Jaromir Chalabala/ Shutterstock 2/03/2022

Photo: Jaromir Chalabala/ Shutterstock

The new US administration wasted no time to upset established orders with moves on trade flows and geostrategic alignments, producing an atmosphere of uncertainty, which has been heightened further by the realisation that Washington regards measures like tariffs as bargaining tools.

This further affects companies’ ability to plan ahead. What appears as a barrier to trade today may be off the table tomorrow, only to pop up again sometime later.

With the visibility of future trade developments at a new low, contract negotiations over capacity and rates have become even more challenging than they looked at the end of 2024.

Once again both carriers and customers have to navigate between the Scylla and Charybdis of a rate slump causing shippers to default on load commitments and airlines to jettison commitments to take advantage of soaring ad hoc rates.

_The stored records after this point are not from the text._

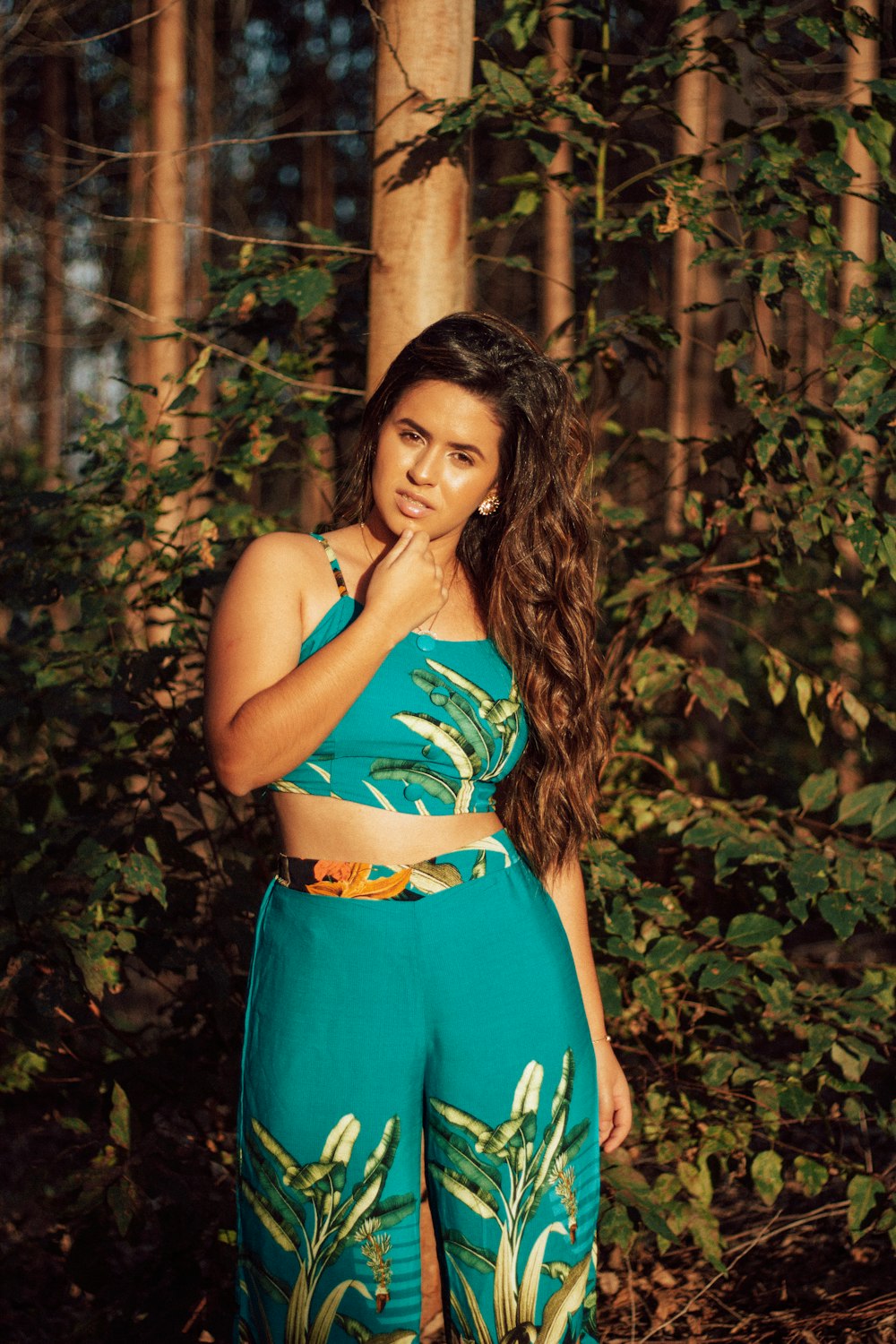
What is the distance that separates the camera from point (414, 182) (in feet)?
8.69

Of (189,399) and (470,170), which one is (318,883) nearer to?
(189,399)

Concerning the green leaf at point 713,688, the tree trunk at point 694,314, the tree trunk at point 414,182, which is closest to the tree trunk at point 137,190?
the tree trunk at point 694,314

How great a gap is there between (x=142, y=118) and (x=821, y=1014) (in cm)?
1326

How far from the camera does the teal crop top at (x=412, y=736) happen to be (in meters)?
1.78

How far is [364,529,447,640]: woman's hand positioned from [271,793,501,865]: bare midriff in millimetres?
280

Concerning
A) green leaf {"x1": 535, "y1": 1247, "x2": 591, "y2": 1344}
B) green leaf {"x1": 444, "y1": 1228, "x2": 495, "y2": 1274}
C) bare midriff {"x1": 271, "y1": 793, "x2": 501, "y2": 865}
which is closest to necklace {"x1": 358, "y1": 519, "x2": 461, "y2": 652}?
bare midriff {"x1": 271, "y1": 793, "x2": 501, "y2": 865}

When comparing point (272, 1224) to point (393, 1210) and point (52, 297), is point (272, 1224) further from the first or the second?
point (52, 297)

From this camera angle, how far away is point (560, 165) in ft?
26.2

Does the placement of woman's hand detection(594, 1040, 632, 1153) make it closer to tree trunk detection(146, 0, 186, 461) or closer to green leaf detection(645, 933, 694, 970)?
green leaf detection(645, 933, 694, 970)

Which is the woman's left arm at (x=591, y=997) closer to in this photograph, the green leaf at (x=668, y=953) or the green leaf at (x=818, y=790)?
the green leaf at (x=668, y=953)

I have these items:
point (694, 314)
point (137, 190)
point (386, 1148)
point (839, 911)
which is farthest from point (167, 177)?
point (386, 1148)

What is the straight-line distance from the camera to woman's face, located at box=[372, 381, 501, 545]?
1.86 m

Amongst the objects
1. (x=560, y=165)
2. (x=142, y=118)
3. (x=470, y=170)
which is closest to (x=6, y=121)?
(x=142, y=118)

This dilemma should give a boost to the fortunes of index-linked agreements. Such deals would give shippers and forwarders confidence that their cargo will be moved at times of high competition for space and reassure carriers that booked freight shows up during downturns.

According to industry analysts and freight index platforms, interest in this concept was already rising markedly in the final quarter of last year.

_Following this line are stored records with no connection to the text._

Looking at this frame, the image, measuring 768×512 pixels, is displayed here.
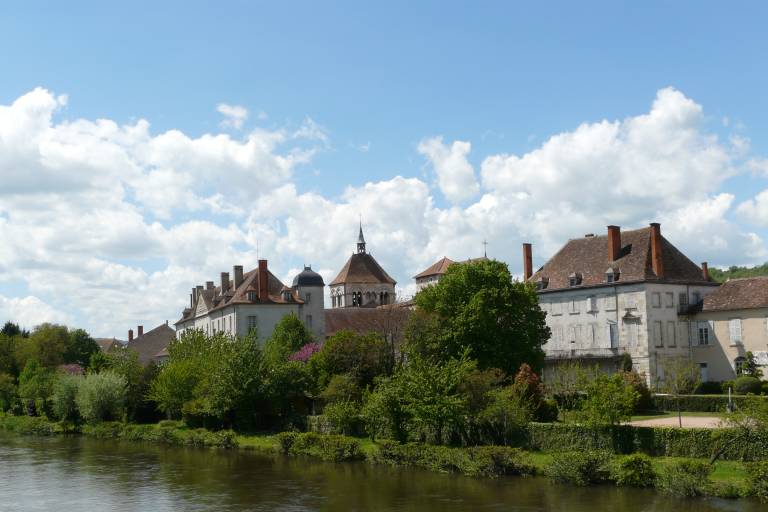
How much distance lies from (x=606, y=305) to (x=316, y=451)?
26.0 meters

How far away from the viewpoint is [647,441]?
29.1 meters

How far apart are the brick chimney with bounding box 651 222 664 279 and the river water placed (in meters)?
27.7

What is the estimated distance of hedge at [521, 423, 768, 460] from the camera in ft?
87.9

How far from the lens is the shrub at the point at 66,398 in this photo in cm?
5753

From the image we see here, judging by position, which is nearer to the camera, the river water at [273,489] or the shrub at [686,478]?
the shrub at [686,478]

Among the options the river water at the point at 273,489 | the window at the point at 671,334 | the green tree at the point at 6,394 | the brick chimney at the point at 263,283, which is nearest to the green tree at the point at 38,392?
the green tree at the point at 6,394

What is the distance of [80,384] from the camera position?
5600 cm

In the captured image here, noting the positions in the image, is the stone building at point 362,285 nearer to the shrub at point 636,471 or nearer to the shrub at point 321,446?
the shrub at point 321,446

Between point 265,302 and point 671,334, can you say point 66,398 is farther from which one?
point 671,334

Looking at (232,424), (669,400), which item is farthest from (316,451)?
(669,400)

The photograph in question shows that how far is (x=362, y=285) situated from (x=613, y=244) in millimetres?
58513

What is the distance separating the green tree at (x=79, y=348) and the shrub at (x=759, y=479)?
74051 millimetres

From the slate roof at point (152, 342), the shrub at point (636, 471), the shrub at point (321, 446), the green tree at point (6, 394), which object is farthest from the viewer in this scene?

As one analyst put it, carriers “are realising that they can’t have their cake and eat it”. Ian Arroyo, chief strategy officer of Freightos, observed that both shippers and forwarders are looking increasingly at index-linked agreements.

The strong market of 2024 visibly dented the appeal of ad hoc bookings. Xeneta registered a rising preference for airfreight contracts covering periods of one year or even longer.

Of all agreements in place in the fourth quarter, such contracts accounted for 63%, an increase of 16% from a year earlier.

Arroyo noted, however, that a move to index-linked contracts is more complex than it may seem.

He described it as a “complete business model shift”, as it only works if implemented across a company, removing the autonomy of individuals and regional branches to negotiate alternative deals with the same partners.

Chief financial officers may not be delighted either, as this complicates their planning for the year, turning a fixed cost into a dynamic element.

Dynamic pricing isn’t for everything. Airlines typically only cover general freight this way, and interest differs markedly between different industries. Still, it is an interesting option worth a closer look.